Wellinger wurde für seinen Traumtag allerdings mit einem K.o.-Duell gegen seinen Teamkollegen Markus Eisenbichler "bestraft", der leicht angeschlagen auf die Qualifikation verzichtete. Ziel für den Wettkampf sei es, "zweimal einen solchen Sprung wie heute abzuliefern", sagte Wellinger.

Stephan Leyhe (Willingen) komplettierte an seinem 25. Geburtstag als Dritter das erstklassige deutsche Ergebnis. Im Wettkampf am Freitag dabei sind zudem Karl Geiger (Oberstdorf/7.) und Richard Freitag (Aue/31.). Der dank seiner Weltcup-Platzierung gesetzte Markus Eisenbichler (Siegsdorf) verzichtete nach zwei ordentlichen Trainingssprüngen auf die Qualifikation. "Er fühlt sich nicht fit", sagte Bundestrainer Werner Schuster.

Stoch hinterlässt stärkeren Eindruck

Im Duell der Tourneefavoriten machte der angeschlagene Kamil Stoch gegenüber Daniel Andre Tande den etwas besseren Eindruck. Der Gesamtzweite Stoch (708,6 Punkte) sprang im Training auf 141,0 m und verzichtete anschließend auf die Qualifikation. "Meine Schulter tut weh, ich habe noch immer große Schmerzen", sagte der Pole, der in Innsbruck gestürzt war. Spitzenreiter Tande (710,3 Punkte) belegte in der Qualifikation mit 121,0 m nur den 39. Rang.

Wie schon in Innsbruck war das Springen von heftigen Wetterkapriolen bestimmt, zum Wind kam auch noch starker Schneefall. "Es war ungewöhnlich windig, aber man konnte springen. Das Training war etwas hektisch, weil es aufgrund des Wetters schnell durchgewunken wurde", sagte Schuster.
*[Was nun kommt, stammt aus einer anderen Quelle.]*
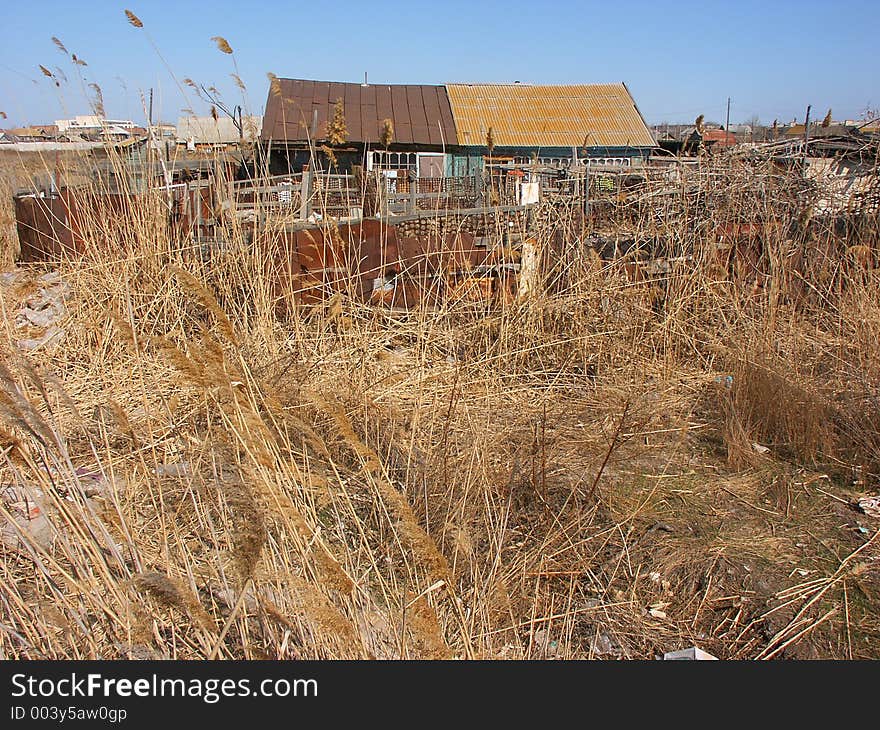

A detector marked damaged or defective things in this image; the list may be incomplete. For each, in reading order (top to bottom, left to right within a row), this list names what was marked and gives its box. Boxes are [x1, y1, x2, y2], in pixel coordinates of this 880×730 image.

rusty corrugated roof [262, 78, 458, 145]
rusted metal sheet [262, 78, 460, 145]
rusty corrugated roof [446, 83, 652, 149]
rusted metal sheet [444, 83, 656, 149]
Wintereinbruch in Bischofshofen

Der Wintereinbruch hatte an der Schanze für einen langen Arbeitstag gesorgt. Schon um 7 Uhr begannen zahlreiche Helfer damit, insgesamt 3000 Kubikmeter Neuschnee aus dem Auslauf zu entfernen. Über Nacht waren 30 Zentimeter der weißen Pracht gefallen. Immerhin: Für Freitag sind weniger Niederschlag und kaum Wind angesagt, dafür aber Temperaturen von bis zehn Grad unter dem Gefrierpunkt.

Bundestrainer Werner Schuster hofft dann auf einen versöhnlichen Abschluss der Tournee, bester DSV-Adler ist derzeit Eisenbichler auf Rang sechs. "Für Markus ist das noch immer seine beste Tournee, seine beste Saison. Er muss geduldig bleiben. Irgendwann wird auch er die Chance bekommen, und dann muss er auch zuschlagen", sagte der Österreicher.